15. Com data de 24.11.2016, entre a Autora e a “BARCAMAIA – Consultoria e gestão de Empresas, S.A.” foi assinado um acordo escrito, denominado de Contrato de Arrendamento Comercial, a iniciar-se em de 01.12.2016, com a duração de 5 anos, renovável por períodos de 3 anos, se nenhuma das partes se opuser à sua renovação, tendo por objeto a totalidade do prédio urbano descrito na Conservatória de Registo Predial ... sob o nº …71, da freguesia ... e inscrito na respetiva matriz urbana sob o nº .…65, ocupando a Autora de imediato uma área de 5 500m2 e ocupando a parte restante do prédio logo que a 1.ª Ré a desocupe de pessoas e bens, destinado a industria têxtil, mediante o pagamento de uma renda anual no valor de 108.000 euros, a pagar em duodécimos de 9.000,00 euros, que logo que a Autora ocupasse a totalidade do imóvel seria atualizada de acordo com a proporção da área restante a ocupar, com um período de carência de seis meses sem pagamento do acréscimo de renda, e decorrido o primeiro ano será atualizada de acordo com as atualizações legais para as rendas comerciais dos anos subsequentes.
16. Em 26.01.2017, por intermédio da sua mandatária, a Autora informou o 2.º Réu, da data em que celebrou contrato de arrendamento com a “BARCAMAIA – Consultoria e gestão de Empresas, S.A.”.

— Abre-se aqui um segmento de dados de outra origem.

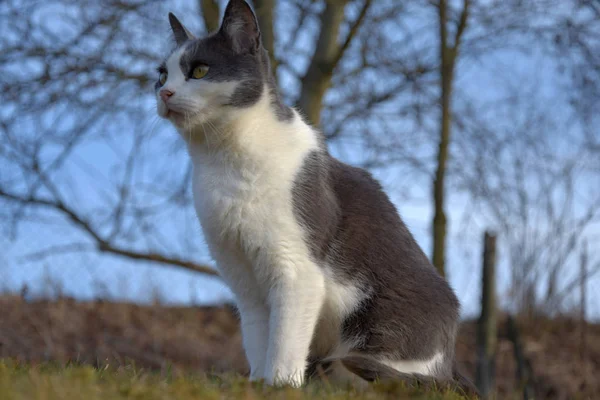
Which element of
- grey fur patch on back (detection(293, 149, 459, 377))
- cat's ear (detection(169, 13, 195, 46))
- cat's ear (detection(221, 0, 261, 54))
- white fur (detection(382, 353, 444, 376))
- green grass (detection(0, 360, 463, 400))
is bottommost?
green grass (detection(0, 360, 463, 400))

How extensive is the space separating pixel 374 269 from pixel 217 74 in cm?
128

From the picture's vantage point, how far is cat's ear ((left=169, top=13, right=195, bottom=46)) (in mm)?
3939

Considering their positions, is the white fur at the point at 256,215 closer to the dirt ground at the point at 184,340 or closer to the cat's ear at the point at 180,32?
the cat's ear at the point at 180,32

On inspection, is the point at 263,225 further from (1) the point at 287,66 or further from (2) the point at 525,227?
(2) the point at 525,227

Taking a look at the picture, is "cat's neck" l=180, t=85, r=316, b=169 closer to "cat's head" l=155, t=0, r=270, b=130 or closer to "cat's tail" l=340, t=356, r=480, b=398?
"cat's head" l=155, t=0, r=270, b=130

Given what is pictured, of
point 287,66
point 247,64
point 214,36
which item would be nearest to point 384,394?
point 247,64

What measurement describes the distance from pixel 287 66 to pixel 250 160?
3637 mm

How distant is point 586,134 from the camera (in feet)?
24.2

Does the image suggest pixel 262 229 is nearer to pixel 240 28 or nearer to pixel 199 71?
pixel 199 71

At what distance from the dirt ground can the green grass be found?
14.7ft

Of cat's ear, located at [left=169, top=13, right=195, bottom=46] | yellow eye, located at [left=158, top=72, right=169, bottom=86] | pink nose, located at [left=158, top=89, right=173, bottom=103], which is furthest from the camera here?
cat's ear, located at [left=169, top=13, right=195, bottom=46]

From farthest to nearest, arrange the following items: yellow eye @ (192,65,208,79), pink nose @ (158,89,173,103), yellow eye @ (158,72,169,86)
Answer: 1. yellow eye @ (158,72,169,86)
2. yellow eye @ (192,65,208,79)
3. pink nose @ (158,89,173,103)

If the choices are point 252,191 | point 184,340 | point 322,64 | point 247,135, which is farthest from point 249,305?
point 184,340

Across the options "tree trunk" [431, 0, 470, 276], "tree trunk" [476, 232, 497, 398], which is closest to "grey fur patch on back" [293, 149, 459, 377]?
"tree trunk" [431, 0, 470, 276]
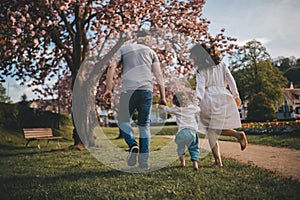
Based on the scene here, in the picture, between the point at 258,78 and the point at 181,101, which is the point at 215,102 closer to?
the point at 181,101

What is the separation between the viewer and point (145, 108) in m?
4.59

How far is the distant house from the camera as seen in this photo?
11.0 m

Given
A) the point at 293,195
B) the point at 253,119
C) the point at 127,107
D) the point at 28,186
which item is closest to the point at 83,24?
the point at 127,107

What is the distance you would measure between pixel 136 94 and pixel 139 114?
313mm

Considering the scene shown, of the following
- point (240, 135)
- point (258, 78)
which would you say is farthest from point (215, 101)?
point (258, 78)

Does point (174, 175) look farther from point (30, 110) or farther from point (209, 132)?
point (30, 110)

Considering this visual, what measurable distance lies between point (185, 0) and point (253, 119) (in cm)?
983

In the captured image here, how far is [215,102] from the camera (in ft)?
15.3

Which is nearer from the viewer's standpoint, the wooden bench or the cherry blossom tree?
the cherry blossom tree

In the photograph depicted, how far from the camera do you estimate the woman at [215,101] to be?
465cm

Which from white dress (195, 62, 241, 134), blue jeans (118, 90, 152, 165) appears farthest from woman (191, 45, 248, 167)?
blue jeans (118, 90, 152, 165)

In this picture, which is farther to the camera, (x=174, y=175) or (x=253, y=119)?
(x=253, y=119)

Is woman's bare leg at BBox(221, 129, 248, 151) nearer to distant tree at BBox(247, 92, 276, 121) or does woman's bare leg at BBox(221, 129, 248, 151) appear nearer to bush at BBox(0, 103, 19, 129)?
bush at BBox(0, 103, 19, 129)

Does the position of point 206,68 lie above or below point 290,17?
below
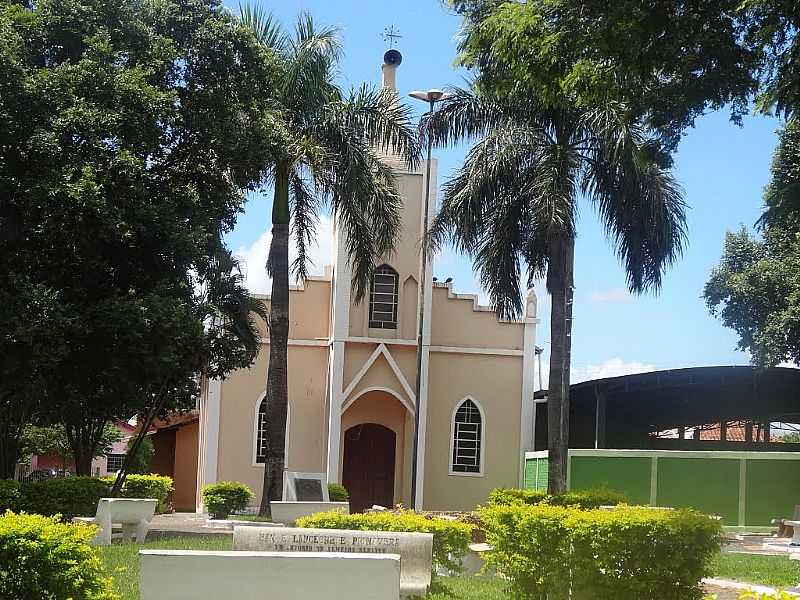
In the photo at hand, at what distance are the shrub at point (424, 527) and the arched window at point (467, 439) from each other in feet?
63.9

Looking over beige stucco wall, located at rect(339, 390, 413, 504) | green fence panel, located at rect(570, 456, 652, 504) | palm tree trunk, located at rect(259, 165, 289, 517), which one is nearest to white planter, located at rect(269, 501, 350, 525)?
palm tree trunk, located at rect(259, 165, 289, 517)

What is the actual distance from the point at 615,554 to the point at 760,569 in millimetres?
5936

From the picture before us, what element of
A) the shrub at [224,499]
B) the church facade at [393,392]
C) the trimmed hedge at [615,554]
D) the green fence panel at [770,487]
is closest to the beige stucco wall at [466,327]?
the church facade at [393,392]

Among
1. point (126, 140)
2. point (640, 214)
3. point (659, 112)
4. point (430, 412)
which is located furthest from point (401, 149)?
A: point (659, 112)

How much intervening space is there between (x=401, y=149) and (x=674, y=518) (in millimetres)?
14144

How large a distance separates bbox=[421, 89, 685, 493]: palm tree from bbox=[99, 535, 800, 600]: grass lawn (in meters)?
6.15

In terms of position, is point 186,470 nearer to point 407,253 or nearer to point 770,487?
point 407,253

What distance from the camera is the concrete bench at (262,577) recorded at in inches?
321

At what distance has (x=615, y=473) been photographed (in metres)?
27.6

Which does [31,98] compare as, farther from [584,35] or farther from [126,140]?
[584,35]

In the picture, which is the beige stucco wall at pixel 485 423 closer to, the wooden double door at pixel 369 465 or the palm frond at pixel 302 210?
the wooden double door at pixel 369 465

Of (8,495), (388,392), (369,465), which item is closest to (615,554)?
(8,495)

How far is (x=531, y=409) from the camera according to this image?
106 ft

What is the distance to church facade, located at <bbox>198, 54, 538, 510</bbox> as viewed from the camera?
102ft
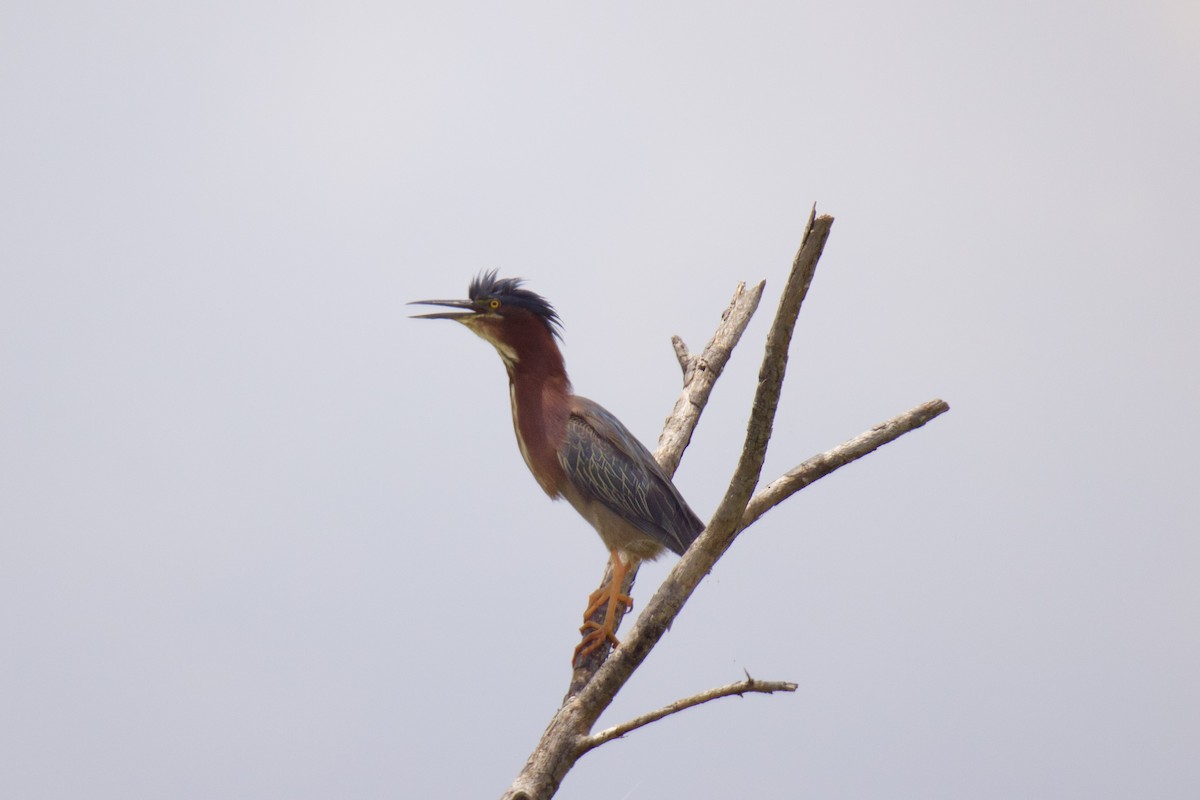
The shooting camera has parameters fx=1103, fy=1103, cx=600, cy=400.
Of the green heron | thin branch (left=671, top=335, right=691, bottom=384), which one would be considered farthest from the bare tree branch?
thin branch (left=671, top=335, right=691, bottom=384)

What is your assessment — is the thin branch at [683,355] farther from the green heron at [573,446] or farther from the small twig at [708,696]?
the small twig at [708,696]

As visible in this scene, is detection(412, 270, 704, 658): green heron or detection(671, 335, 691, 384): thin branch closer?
detection(412, 270, 704, 658): green heron

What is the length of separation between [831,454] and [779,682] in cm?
72

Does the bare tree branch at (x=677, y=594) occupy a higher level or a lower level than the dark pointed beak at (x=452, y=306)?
lower

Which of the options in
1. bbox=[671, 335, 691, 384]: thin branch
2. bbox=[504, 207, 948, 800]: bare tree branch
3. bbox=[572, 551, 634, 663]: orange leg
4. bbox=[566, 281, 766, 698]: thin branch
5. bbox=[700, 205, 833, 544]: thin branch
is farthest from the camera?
bbox=[671, 335, 691, 384]: thin branch

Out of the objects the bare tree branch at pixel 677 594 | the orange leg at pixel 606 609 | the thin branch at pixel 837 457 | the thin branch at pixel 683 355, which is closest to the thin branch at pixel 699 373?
the thin branch at pixel 683 355

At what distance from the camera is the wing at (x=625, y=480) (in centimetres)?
480

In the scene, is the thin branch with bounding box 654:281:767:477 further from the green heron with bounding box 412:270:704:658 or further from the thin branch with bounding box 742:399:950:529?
the thin branch with bounding box 742:399:950:529

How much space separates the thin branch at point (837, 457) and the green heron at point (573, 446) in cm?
140

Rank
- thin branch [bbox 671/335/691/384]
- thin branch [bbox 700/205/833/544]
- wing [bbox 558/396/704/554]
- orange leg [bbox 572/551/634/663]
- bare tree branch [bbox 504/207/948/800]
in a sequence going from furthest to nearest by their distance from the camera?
thin branch [bbox 671/335/691/384] → wing [bbox 558/396/704/554] → orange leg [bbox 572/551/634/663] → bare tree branch [bbox 504/207/948/800] → thin branch [bbox 700/205/833/544]

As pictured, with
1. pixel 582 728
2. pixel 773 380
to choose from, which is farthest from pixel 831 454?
pixel 582 728

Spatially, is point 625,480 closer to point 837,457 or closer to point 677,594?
point 677,594

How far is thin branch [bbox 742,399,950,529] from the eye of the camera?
332 cm

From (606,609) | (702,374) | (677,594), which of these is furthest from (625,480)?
(677,594)
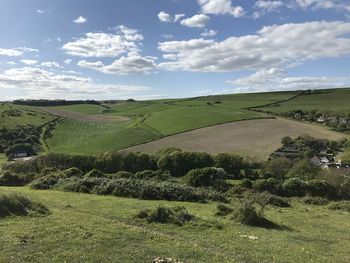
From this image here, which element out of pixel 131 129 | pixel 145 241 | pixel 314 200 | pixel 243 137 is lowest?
pixel 314 200

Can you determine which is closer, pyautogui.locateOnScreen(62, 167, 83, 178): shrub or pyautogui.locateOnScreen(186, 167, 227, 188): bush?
pyautogui.locateOnScreen(62, 167, 83, 178): shrub

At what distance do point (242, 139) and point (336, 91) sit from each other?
103 m

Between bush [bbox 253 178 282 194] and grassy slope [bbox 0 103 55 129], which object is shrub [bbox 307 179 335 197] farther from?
grassy slope [bbox 0 103 55 129]

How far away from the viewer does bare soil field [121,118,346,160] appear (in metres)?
96.8

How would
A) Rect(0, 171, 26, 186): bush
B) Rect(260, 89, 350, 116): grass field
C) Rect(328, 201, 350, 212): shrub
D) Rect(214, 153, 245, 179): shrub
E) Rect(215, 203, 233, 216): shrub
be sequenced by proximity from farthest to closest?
Rect(260, 89, 350, 116): grass field → Rect(214, 153, 245, 179): shrub → Rect(0, 171, 26, 186): bush → Rect(328, 201, 350, 212): shrub → Rect(215, 203, 233, 216): shrub

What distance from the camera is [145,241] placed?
21281mm

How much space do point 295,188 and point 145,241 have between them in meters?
39.7

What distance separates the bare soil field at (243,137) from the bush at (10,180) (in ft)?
118

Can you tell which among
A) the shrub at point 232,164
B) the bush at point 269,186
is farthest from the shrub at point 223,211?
the shrub at point 232,164

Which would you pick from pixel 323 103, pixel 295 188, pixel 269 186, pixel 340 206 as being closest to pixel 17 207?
pixel 340 206

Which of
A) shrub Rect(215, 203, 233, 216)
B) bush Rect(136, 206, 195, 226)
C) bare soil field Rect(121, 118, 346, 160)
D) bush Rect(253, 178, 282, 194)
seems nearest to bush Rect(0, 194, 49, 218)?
bush Rect(136, 206, 195, 226)

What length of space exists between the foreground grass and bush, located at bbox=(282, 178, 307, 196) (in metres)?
25.2

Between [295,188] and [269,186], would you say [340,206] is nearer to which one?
[295,188]

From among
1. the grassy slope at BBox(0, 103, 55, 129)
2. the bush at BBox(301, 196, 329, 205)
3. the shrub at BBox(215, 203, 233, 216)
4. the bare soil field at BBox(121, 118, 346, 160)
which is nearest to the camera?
the shrub at BBox(215, 203, 233, 216)
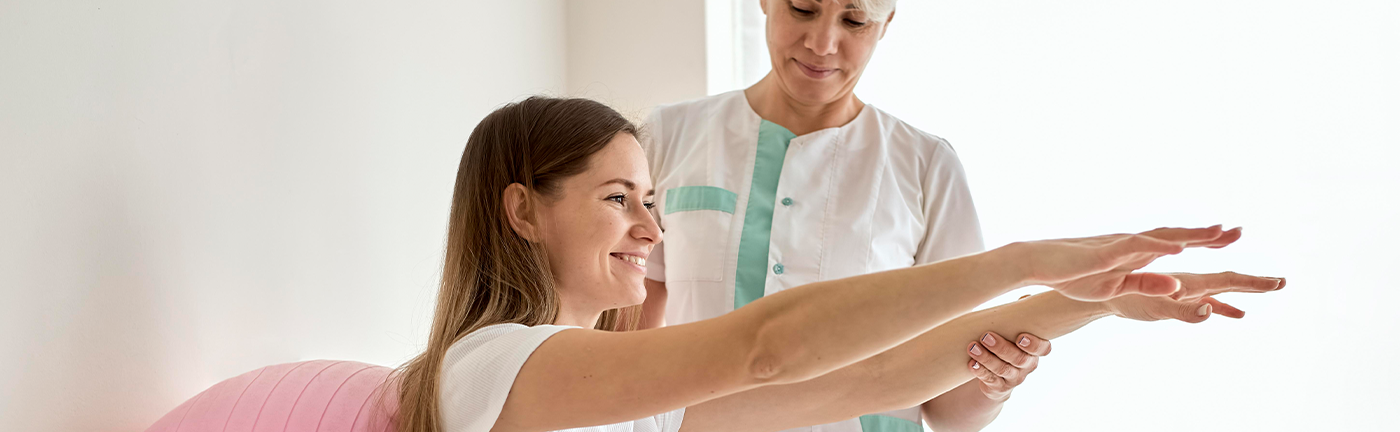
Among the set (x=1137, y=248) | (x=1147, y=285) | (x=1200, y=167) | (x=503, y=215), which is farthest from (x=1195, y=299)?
(x=1200, y=167)

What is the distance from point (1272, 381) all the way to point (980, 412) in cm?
115

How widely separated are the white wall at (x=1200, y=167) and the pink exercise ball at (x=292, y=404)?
1853 mm

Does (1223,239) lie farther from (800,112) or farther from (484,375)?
(800,112)

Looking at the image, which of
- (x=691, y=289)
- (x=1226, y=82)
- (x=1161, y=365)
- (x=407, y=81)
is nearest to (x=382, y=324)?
(x=407, y=81)

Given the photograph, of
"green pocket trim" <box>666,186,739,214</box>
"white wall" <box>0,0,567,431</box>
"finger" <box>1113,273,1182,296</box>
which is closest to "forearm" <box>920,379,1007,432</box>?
"green pocket trim" <box>666,186,739,214</box>

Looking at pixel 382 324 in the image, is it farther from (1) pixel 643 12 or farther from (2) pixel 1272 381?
(2) pixel 1272 381

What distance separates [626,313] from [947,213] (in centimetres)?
61

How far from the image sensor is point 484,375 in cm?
96

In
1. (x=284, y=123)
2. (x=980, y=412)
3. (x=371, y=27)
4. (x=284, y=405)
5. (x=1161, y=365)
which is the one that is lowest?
(x=1161, y=365)

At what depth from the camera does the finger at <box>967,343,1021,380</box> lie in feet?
3.85

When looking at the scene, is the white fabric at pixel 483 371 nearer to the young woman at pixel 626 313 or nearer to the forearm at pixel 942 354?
the young woman at pixel 626 313

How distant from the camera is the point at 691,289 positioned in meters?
1.65

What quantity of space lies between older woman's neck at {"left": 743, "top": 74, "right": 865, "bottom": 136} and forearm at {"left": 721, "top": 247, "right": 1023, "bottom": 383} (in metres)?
0.90

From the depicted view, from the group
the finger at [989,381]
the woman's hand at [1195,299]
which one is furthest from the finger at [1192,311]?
the finger at [989,381]
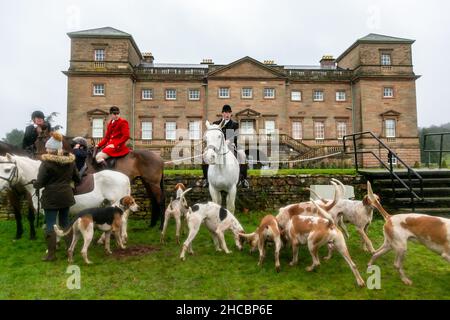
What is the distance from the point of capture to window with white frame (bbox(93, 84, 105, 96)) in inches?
1410

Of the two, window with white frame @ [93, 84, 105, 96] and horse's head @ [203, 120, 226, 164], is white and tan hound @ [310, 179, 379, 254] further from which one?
window with white frame @ [93, 84, 105, 96]

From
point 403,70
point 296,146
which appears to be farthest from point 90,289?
point 403,70

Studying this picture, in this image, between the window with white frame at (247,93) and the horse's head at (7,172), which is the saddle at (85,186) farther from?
the window with white frame at (247,93)

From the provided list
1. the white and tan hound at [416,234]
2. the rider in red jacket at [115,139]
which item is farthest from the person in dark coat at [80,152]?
the white and tan hound at [416,234]

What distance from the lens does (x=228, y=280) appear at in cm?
558

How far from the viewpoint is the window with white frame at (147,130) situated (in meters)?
37.4

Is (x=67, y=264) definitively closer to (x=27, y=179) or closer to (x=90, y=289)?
(x=90, y=289)

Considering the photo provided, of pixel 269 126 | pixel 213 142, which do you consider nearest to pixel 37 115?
pixel 213 142

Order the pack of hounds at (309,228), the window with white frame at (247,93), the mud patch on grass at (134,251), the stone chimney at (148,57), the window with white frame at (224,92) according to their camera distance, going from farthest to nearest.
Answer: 1. the stone chimney at (148,57)
2. the window with white frame at (247,93)
3. the window with white frame at (224,92)
4. the mud patch on grass at (134,251)
5. the pack of hounds at (309,228)

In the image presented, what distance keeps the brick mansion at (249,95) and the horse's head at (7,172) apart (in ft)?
95.4

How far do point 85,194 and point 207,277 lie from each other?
11.2ft

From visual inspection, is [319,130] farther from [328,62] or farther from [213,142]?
[213,142]

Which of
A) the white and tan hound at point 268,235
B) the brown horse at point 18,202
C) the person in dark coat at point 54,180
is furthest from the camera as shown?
the brown horse at point 18,202

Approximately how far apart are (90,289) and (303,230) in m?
3.80
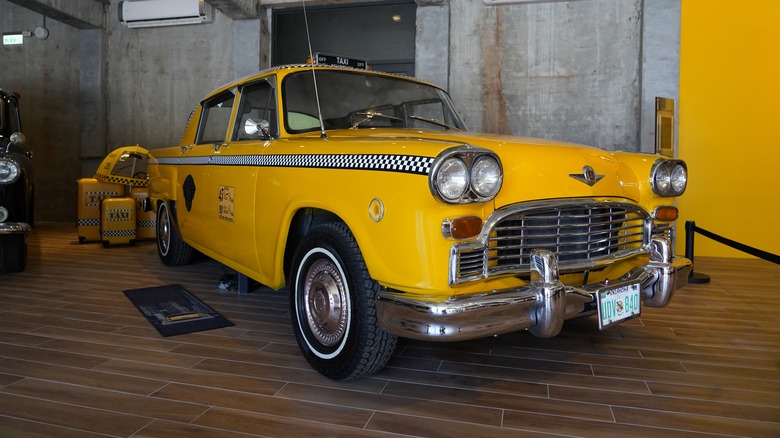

17. Entre a Insolvente e a “BARCAMAIA – Consultoria e gestão de Empresas, S.A.” foi assinado um acordo escrito, com data de 01.06.2015, denominado de Contrato de Arrendamento Comercial, a iniciar-se em de 01.06.2015, com a duração de 5 anos, renovável por períodos de 3 anos, se nenhuma das partes se opuser
à sua renovação, tendo por objeto uma área de 6209m2, do prédio urbano descrito na Conservatória de Registo Predial ... sob o nº …71, da freguesia ... e inscrito na respetiva matriz urbana sob o nº …65, destinada a industria têxtil, mediante o pagamento de uma renda anual no valor de 74.508,00 euros, a pagar em duodécimos de 6.209,00 euros, que decorrido o primeiro ano será atualizada de acordo com as atualizações legais para as rendas comerciais dos anos subsequentes.
18. Em sede de liquidação, em 21.10.2016, entre a massa Insolvente da “Profato – Empresa de Confeções, S.A.”, representada pelo Administrador de Insolvência (2.º Réu), na qualidade de Senhoria, a “Believetheory, Unipessoal, Lda.”, na qualidade de Inquilina, e a “Cut Out Têxtil, SL.”, na qualidade de Fiadora, foi assinado um acordo escrito denominado de Contrato de Arrendamento Para Fins não Habitacionais de Duração Limitada, mediante o qual a primeira declarou dar de arrendamento à segunda, uma área de 6209m2, do prédio urbano descrito na Conservatória de Registo Predial ... sob o nº …71, da freguesia ... e inscrito na respetiva matriz urbana sob o nº …65, apreendido sob a verba … do Auto de Apreensão de Bens, com inicio em 01.11.2016 e com a duração de 14 meses, terminando em 31.12.2017, renovando-se por períodos de seis meses, mas não podendo vigorar após decurso do prazo de 30 dias após ter sido proferida decisão final na ação de impugnação da resolução que correu termos sob o apenso I, mediante o pagamento de uma renda mensal de 3.500 euros.
19. O Administrador de Insolvência (2.º Réu) solicitou à Autora que abandonasse a parte do imóvel que se encontrava a ocupar, restituindo-o à Massa Insolvente, verbalmente e também por escrito, nomeadamente em 03.04.2018 e em 04 de outubro de 2018.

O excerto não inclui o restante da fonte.